As he had felt it before, but now more overwhelmingly, was his soul oppressed with the bigness of the solitude about him. He was a pygmy who had blundered into a giant’s land. He was as a little boy in the inscrutable presence of majesty and mystery. For a little it seemed to him that in the still, white dawn he stood hemmed about by the supernatural.
Why should there be two white piles of unburied human bones here in a day’s travel? Why should there be a fresh track in the wet soil made by a little naked foot in the night? Why should every bit of metallic substance disappear from the presence of those dead men? Why should his visitor of last night peer down at him and then slip away, with no word?
He frowned. Unconsciously he was connecting the bleached skeleton and the fresh track. The man had been dead perhaps half a dozen years; the track had not been there so many hours. He was growing fanciful with a vengeance.
It was with an effort of will that he cleared his mind of the wild tales which he had heard told of the Sasnokee-keewan. For a little he sought to believe that he had been so hopelessly confused in his sense of direction that he had made a great curve and had come back to some one of the outposts of civilization; that even now he was separated only by a ridge, or by a bend in the cañon, from a lumber-camp or mining settlement. But he knew otherwise. One doesn’t find bleaching human bones lying disinterred upon the edge of a village.
He sought to follow the tracks across the bed of the cañon and could not. They here were lost in the grass, which was not tall enough to bow to the light passing. But a hundred yards farther down the creek he came upon them again, fresh tracks of little bare feet, clearly outlined in a muddy crossing. The imprint of the heel was faint; the toes had sunk deep.
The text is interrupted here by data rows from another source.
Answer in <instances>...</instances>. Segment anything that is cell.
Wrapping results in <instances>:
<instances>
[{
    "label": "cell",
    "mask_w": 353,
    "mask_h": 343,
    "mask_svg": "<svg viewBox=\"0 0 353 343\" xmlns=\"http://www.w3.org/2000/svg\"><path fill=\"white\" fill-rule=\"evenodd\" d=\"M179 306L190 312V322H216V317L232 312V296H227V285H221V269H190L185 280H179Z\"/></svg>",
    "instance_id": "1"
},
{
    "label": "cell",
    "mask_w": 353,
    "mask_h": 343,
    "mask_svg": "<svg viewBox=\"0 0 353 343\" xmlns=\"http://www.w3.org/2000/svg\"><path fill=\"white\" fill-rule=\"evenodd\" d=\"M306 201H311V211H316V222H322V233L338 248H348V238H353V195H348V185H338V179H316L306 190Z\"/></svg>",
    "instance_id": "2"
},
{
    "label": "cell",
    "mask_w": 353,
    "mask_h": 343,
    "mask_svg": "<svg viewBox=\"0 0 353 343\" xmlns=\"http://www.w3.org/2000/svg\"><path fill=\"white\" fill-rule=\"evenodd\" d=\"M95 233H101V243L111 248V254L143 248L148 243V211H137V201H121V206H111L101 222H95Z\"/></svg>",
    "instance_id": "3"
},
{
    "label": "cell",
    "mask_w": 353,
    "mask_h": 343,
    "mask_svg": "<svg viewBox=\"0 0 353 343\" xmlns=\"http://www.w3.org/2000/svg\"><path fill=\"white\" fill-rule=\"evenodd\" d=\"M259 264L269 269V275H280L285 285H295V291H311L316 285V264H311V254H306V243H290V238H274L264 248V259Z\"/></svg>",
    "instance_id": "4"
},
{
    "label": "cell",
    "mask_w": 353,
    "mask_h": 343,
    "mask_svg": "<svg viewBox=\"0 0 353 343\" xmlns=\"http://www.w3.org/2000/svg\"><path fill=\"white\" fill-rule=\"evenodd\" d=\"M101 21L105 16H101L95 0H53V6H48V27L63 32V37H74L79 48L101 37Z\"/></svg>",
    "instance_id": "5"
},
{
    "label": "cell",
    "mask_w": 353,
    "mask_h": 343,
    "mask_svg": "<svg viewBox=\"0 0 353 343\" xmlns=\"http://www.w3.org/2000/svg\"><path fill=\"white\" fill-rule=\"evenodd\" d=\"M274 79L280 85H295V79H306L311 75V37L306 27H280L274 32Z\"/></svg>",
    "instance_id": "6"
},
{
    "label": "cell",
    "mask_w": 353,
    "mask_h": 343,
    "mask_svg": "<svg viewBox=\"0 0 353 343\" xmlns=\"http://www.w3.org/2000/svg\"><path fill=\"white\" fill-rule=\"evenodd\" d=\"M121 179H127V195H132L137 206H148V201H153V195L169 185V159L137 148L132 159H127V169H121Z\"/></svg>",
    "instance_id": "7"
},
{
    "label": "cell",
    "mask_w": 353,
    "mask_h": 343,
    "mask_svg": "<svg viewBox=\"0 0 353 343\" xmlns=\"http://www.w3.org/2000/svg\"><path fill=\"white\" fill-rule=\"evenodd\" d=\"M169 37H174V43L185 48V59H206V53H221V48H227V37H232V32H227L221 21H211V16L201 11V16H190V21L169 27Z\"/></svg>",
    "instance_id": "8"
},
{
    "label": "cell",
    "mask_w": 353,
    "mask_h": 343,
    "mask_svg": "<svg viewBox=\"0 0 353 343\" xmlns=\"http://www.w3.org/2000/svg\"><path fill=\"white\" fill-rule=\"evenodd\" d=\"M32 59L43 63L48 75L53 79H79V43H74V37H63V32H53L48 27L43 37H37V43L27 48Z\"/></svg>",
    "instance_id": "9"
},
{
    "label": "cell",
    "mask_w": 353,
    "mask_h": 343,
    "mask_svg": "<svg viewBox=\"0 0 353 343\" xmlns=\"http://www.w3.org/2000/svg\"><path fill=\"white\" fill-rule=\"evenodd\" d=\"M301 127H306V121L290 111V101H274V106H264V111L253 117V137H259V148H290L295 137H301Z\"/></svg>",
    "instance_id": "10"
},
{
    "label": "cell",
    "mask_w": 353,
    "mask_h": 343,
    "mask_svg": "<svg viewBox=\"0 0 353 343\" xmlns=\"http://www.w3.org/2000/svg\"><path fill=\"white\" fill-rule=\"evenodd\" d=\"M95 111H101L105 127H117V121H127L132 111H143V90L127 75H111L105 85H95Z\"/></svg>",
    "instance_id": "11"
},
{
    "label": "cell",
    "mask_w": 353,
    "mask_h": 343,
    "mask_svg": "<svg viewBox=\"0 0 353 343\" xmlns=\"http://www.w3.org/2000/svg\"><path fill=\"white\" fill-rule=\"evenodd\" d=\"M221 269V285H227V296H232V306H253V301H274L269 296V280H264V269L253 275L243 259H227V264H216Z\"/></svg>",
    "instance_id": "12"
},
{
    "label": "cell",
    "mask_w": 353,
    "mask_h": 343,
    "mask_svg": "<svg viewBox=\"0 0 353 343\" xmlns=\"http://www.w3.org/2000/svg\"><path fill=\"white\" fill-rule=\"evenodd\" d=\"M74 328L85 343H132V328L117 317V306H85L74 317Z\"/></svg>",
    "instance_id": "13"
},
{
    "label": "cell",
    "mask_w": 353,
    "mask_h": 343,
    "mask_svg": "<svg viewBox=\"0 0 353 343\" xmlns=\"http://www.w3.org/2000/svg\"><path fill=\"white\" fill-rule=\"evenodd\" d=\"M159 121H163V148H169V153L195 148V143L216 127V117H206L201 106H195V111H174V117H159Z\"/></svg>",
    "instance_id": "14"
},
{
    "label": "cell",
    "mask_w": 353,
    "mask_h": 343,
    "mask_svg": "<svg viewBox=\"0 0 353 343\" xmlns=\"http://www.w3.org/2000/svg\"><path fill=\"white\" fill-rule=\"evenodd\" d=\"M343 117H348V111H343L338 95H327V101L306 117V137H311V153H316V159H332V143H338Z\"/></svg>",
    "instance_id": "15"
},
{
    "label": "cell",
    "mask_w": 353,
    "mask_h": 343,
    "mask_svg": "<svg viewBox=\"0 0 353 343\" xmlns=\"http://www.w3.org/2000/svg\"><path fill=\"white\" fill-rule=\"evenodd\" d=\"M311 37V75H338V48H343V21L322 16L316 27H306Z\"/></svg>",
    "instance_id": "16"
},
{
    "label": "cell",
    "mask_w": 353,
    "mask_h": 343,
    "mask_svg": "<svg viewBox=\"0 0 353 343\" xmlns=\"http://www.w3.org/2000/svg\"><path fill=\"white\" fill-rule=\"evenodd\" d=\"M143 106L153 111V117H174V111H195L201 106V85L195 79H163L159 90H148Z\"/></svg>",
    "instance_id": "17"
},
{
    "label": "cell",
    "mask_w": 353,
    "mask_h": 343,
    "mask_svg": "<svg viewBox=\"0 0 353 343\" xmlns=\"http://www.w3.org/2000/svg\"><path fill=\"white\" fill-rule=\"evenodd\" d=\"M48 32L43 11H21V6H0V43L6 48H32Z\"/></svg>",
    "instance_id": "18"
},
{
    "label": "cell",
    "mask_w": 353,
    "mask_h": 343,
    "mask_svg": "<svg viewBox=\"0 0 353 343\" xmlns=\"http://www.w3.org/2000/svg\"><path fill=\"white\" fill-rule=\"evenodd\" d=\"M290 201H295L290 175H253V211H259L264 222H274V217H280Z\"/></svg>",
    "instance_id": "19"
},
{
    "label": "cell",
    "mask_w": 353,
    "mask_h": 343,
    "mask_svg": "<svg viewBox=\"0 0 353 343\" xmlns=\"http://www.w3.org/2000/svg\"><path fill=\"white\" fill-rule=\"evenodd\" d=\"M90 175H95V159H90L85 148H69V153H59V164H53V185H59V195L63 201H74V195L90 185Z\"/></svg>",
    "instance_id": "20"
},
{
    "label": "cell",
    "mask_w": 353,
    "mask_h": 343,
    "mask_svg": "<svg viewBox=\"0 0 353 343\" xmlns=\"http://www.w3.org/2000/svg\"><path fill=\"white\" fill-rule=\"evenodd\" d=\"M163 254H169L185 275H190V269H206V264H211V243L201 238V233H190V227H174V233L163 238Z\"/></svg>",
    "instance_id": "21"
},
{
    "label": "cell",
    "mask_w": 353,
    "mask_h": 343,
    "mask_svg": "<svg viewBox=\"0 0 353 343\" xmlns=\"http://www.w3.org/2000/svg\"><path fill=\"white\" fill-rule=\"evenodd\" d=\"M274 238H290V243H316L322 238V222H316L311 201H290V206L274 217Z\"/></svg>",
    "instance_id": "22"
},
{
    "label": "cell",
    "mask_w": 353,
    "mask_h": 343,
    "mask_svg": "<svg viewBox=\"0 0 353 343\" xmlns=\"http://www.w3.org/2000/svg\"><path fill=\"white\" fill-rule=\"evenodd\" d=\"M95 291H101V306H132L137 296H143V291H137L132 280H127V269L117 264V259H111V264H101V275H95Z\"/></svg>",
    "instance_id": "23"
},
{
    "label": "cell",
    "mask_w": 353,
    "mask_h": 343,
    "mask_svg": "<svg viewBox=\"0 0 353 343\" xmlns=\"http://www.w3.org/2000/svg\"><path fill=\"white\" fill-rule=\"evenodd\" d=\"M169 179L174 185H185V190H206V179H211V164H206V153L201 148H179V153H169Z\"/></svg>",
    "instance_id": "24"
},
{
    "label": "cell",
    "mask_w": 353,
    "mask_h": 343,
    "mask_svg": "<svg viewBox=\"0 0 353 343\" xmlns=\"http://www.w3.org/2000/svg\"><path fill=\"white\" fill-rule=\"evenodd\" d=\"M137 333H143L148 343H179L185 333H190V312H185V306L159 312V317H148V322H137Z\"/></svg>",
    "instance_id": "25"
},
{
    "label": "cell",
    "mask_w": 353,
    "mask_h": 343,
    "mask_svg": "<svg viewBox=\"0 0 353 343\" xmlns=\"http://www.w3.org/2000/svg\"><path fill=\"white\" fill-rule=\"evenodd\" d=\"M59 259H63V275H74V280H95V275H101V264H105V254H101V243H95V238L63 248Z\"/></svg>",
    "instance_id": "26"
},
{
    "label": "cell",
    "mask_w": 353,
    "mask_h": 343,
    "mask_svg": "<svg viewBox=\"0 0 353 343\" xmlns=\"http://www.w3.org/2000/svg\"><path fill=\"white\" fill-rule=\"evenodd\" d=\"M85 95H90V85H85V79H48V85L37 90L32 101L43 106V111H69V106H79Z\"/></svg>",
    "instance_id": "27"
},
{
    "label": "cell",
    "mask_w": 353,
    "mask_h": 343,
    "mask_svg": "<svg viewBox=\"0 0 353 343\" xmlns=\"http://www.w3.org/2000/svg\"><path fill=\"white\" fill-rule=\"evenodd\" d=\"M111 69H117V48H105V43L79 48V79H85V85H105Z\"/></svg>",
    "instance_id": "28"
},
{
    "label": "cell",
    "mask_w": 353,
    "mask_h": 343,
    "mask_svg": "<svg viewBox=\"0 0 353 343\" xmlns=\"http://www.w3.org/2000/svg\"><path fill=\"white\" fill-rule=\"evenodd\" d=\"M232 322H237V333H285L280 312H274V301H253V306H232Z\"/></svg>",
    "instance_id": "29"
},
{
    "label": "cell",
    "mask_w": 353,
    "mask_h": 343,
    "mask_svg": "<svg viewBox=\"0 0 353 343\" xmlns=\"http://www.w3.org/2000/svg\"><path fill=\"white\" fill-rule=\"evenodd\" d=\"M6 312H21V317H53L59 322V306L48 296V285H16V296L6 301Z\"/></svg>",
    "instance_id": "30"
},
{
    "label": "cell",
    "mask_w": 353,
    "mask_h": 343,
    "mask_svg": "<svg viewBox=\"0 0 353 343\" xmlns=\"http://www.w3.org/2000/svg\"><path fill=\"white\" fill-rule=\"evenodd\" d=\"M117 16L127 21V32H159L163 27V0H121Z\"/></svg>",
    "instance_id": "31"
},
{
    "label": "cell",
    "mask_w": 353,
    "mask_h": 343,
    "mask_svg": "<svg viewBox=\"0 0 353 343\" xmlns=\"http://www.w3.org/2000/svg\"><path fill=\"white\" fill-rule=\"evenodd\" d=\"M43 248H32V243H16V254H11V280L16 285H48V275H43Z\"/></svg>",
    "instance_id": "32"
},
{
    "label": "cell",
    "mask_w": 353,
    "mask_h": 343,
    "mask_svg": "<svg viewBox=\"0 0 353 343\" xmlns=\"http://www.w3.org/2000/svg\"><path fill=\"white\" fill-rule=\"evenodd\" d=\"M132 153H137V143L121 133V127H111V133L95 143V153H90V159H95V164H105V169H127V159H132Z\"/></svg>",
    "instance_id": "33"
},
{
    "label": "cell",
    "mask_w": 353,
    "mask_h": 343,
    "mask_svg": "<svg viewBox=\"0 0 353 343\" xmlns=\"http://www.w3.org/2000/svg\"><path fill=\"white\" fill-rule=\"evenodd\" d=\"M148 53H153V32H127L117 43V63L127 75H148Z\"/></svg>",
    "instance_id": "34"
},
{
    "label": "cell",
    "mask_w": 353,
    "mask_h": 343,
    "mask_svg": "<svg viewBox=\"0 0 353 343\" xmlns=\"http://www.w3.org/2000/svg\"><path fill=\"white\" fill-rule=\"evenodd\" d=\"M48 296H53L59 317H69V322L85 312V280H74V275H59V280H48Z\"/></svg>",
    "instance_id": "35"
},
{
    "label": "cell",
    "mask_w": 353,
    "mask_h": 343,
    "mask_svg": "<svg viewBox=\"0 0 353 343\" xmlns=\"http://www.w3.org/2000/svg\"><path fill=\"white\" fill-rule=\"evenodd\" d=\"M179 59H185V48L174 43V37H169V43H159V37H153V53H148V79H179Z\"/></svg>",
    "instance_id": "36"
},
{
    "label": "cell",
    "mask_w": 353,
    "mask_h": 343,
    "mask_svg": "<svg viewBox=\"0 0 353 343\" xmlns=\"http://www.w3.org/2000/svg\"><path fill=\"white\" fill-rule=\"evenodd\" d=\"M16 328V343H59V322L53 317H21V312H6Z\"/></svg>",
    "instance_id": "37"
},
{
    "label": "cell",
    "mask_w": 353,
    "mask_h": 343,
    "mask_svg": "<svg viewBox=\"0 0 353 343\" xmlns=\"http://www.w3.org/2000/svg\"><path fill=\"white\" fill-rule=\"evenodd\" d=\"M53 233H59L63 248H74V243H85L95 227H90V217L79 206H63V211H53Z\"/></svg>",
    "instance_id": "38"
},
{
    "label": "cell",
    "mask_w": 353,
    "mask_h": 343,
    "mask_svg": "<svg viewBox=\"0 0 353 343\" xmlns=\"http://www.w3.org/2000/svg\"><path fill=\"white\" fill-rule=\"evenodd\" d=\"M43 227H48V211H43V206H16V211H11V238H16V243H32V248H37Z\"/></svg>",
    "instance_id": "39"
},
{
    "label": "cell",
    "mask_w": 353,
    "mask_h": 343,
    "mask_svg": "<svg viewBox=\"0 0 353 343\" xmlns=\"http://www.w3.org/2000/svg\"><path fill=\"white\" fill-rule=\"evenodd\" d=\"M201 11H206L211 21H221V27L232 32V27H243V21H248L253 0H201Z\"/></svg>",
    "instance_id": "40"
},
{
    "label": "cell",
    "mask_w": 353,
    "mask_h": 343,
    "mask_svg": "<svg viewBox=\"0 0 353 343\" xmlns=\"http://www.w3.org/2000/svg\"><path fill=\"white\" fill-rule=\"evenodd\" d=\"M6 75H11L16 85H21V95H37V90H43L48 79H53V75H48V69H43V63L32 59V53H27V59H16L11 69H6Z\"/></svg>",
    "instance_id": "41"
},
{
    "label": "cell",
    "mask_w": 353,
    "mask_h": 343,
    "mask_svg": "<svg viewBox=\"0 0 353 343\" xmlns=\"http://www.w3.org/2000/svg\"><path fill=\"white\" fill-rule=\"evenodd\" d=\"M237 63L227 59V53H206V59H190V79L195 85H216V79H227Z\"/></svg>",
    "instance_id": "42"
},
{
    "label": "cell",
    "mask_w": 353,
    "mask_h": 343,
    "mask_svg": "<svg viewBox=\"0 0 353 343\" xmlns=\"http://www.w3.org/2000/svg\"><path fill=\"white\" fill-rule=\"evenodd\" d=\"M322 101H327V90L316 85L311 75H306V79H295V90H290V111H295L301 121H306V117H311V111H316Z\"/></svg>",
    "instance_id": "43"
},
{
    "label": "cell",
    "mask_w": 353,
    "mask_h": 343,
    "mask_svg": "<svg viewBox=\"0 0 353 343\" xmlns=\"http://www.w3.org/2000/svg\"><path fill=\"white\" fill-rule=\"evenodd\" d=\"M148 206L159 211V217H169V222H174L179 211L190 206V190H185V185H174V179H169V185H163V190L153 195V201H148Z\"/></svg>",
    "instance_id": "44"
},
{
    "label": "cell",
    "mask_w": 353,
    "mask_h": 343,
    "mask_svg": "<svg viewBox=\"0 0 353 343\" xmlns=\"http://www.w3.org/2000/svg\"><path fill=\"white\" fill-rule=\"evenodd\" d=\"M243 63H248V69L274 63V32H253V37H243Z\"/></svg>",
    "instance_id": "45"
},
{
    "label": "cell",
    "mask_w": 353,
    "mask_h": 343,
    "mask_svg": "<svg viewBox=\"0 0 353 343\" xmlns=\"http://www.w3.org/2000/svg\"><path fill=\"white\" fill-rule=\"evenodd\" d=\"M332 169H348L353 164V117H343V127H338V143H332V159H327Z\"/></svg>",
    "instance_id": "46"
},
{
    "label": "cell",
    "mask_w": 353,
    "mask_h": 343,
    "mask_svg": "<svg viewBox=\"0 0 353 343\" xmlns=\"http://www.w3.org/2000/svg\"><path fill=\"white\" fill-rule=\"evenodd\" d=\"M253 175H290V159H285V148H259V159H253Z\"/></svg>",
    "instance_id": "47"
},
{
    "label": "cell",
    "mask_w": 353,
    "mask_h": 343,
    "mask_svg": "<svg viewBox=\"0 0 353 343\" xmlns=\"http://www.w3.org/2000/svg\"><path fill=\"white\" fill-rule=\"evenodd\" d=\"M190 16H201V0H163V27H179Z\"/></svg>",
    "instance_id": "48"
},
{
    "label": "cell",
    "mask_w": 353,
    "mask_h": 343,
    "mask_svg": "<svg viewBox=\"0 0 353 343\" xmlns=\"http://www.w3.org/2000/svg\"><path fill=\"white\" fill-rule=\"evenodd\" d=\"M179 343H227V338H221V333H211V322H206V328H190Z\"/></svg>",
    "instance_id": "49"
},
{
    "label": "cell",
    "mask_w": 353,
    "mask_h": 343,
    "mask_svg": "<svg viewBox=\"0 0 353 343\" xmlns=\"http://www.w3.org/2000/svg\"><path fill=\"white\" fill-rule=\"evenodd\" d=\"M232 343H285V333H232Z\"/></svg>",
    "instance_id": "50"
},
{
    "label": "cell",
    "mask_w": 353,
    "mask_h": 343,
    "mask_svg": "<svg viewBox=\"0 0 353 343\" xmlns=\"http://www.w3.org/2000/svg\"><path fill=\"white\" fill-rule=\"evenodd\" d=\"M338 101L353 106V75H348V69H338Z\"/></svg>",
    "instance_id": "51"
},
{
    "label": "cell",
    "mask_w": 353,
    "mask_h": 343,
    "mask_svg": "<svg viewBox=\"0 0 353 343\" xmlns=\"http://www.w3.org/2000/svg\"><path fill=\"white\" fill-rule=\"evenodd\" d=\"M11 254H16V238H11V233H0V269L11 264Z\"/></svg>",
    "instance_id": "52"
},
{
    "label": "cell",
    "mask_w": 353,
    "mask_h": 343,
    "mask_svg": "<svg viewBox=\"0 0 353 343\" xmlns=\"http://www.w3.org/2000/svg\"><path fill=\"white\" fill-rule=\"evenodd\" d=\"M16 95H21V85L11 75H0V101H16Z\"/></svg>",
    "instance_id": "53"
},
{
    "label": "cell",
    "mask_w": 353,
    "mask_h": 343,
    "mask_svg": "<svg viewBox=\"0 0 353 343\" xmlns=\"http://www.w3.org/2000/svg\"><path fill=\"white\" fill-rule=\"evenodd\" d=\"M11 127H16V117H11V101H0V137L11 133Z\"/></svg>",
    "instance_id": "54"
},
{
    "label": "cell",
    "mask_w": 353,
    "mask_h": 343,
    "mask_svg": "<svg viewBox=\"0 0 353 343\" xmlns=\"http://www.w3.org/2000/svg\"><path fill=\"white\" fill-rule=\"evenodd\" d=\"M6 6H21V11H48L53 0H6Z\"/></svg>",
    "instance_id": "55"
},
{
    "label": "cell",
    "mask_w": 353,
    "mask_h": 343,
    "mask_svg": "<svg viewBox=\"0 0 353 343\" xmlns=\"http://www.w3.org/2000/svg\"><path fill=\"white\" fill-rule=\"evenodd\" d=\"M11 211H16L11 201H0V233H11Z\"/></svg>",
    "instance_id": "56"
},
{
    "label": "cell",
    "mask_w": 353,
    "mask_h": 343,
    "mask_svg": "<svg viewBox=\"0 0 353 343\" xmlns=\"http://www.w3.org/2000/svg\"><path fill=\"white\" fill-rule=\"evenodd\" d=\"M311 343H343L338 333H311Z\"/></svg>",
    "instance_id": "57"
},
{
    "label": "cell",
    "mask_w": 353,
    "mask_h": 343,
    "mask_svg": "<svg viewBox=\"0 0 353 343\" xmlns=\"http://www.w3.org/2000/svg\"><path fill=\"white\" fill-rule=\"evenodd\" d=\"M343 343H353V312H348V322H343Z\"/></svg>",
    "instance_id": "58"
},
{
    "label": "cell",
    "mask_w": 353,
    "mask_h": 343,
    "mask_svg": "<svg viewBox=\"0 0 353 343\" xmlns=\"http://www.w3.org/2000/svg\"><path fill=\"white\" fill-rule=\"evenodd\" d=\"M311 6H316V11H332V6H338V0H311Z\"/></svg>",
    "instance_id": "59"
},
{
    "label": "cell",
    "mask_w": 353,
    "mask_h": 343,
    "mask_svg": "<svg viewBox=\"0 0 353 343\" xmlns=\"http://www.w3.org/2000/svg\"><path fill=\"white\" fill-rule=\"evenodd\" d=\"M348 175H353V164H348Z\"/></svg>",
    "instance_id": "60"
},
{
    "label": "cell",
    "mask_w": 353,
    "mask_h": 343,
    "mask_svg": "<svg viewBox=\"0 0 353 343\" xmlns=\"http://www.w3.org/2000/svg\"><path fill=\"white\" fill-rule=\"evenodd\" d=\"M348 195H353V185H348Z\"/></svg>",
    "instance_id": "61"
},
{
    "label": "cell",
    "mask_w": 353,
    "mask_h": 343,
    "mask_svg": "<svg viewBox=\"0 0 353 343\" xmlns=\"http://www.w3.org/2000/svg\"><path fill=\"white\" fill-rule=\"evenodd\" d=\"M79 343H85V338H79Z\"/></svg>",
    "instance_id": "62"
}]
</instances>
“Running,” grunted Sheldon. “And going like the very devil, too, I’ll bet.”
He went back for Buck.
“We’re going on, old horse,” he informed his animal. “The Lord knows what we’re getting into. But if a kid of a boy can make it, I guess we can.”
For he preferred to think of it as a boy. That a barefoot woman should be running about here in the heart of the mountains, peering down at a man sleeping, scampering away as he woke—“prowling around,” as he put it—well, it was simpler to think of a half-grown boy doing it.